Cinéma | MEN – 13/20

Cinéma | MEN – 13/20

De Alex Garland
Avec Jessie Buckley, Rory Kinnear

Chronique : Parabole horrifique tordue, Men sait très bien mettre son spectateur mal à l’aise. Alex Garland installe rapidement une ambiance austère et oppressante en exilant son héroïne traumatisée dans un petit village isolé. Un village qui a la caractéristique d’être habité par des hommes qui ont tous le même visage et qui vont se révéler de plus en plus inquiétants, voir menaçants.
La mise en scène est aussi folle qu’élaborée, traduisant parfaitement l’angoisse qui monte crescendo. La photographie joue superbement des lumières naturelles ou artificielles pour renforcer le malaise ambiant, les plans alternent visions suggestives et explicites pour témoigner de l’horreur et de la panique grandissante qui s’empare de Harper.
Après la présentation de ce comité d’accueil passablement anxiogène, Men se mue tout d’abord en Home Invasion movie efficace, puis vire progressivement au fantastique, paré d’une esthétique gore volontairement grotesque, mais pas moins terrifiante.
Derrière ces effets visuels et narratifs, Men s’en prend assez clairement au lourd héritage d’une société patriarcale attaquée dans son identité mais coriace dans sa volonté de résister, terreau ancestral de la masculinité toxique (le symbole de la pomme et du péché originel dès les premières minutes est tout sauf un hasard). Les multiples visages identiques du mâle (mal ?) renvoient à des millénaires d’éducation viriliste, à la misogynie ordinaire et par extension aux difficultés pour les femmes de faire entendre leur voix.
Mais en camouflant grossièrement son message derrière la fable d’épouvante, le réalisateur nous perd un peu, peut-être volontairement d’ailleurs, mais il nous laisse être les propres interprètes de la bizarrerie qu’on regarde. Quitte à ce qu’on ne la comprenne pas tout à fait et qu’on en sorte un peu frustrés.
Mais la proposition vaut indéniablement d’être reçue, ne serait-ce que pour les performances magistrales de Jessie Buckley et surtout de Rory Kinnear, impressionnant en hydre à 1000 têtes symbole monstrueux du male gaze.

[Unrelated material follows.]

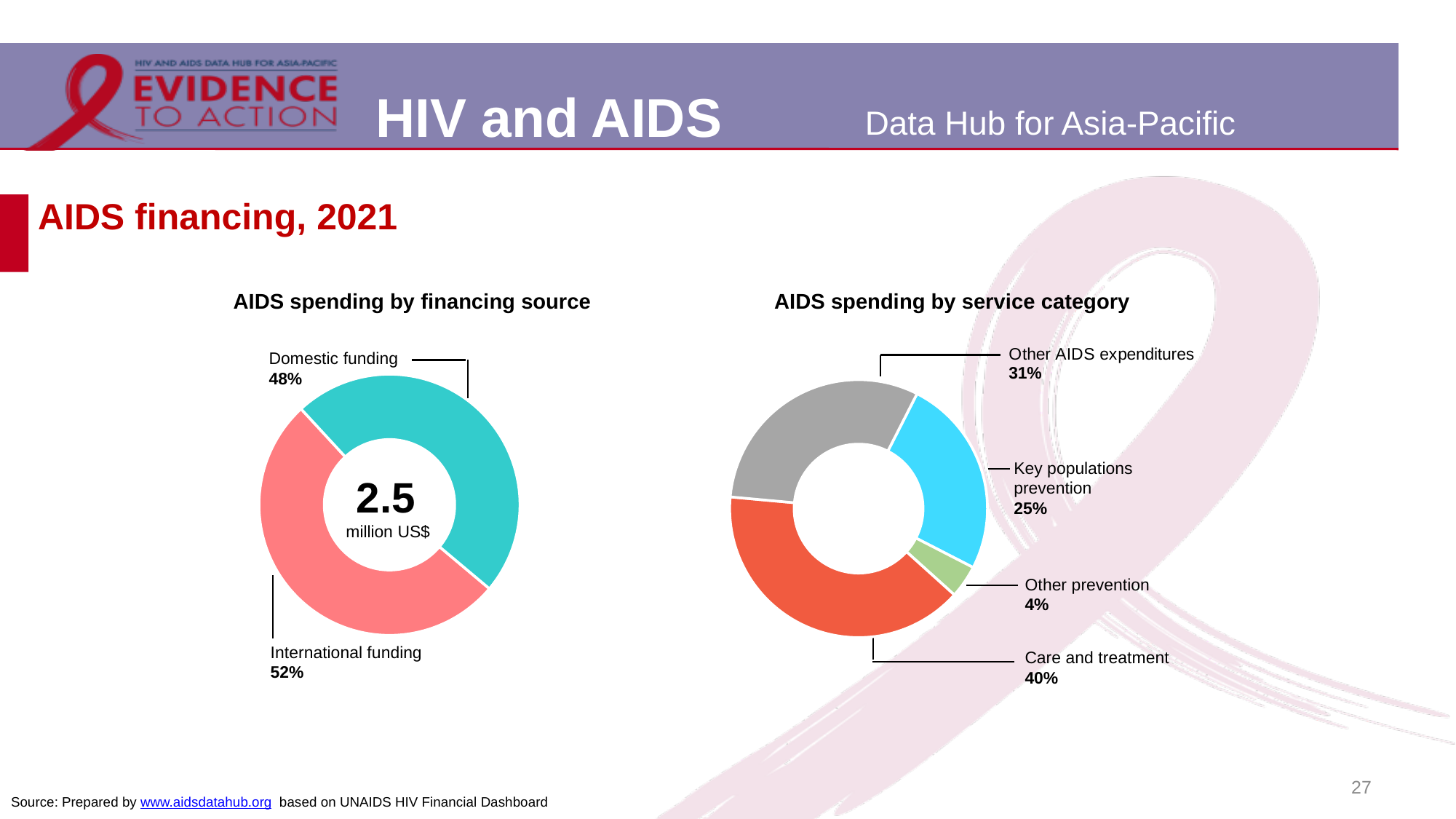
How many service categories are shown in the 'AIDS spending by service category' chart? 4 In the 'AIDS spending by service category' chart, which service category has the largest share? Care and treatment In the 'AIDS spending by service category' chart, what share is Key populations prevention? 25% In the 'AIDS spending by financing source' chart, which financing source has the larger share? International funding In the 'AIDS spending by financing source' chart, what share is Domestic funding? 48% What kind of chart is 'AIDS spending by financing source'? Donut (pie) chart In the 'AIDS spending by financing source' chart, what share is International funding? 52% In the 'AIDS spending by financing source' chart, what is the difference in percentage points between International funding and Domestic funding? 4 percentage points In the 'AIDS spending by service category' chart, which service category has the smallest share? Other prevention In the 'AIDS spending by service category' chart, what is the difference in percentage points between Other AIDS expenditures and Key populations prevention? 6 percentage points In the 'AIDS spending by financing source' chart, what total amount is shown in the centre of the donut? 2.5 million US$ In the 'AIDS spending by service category' chart, what share is Care and treatment? 40%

Synopsis : Après avoir vécu un drame personnel, Harper décide de s’isoler dans la campagne anglaise, en espérant pouvoir s’y reconstruire. Mais une étrange présence dans les bois environnants semble la traquer. Ce qui n’est au départ qu’une crainte latente se transforme en cauchemar total, nourri par ses souvenirs et ses peurs les plus sombres.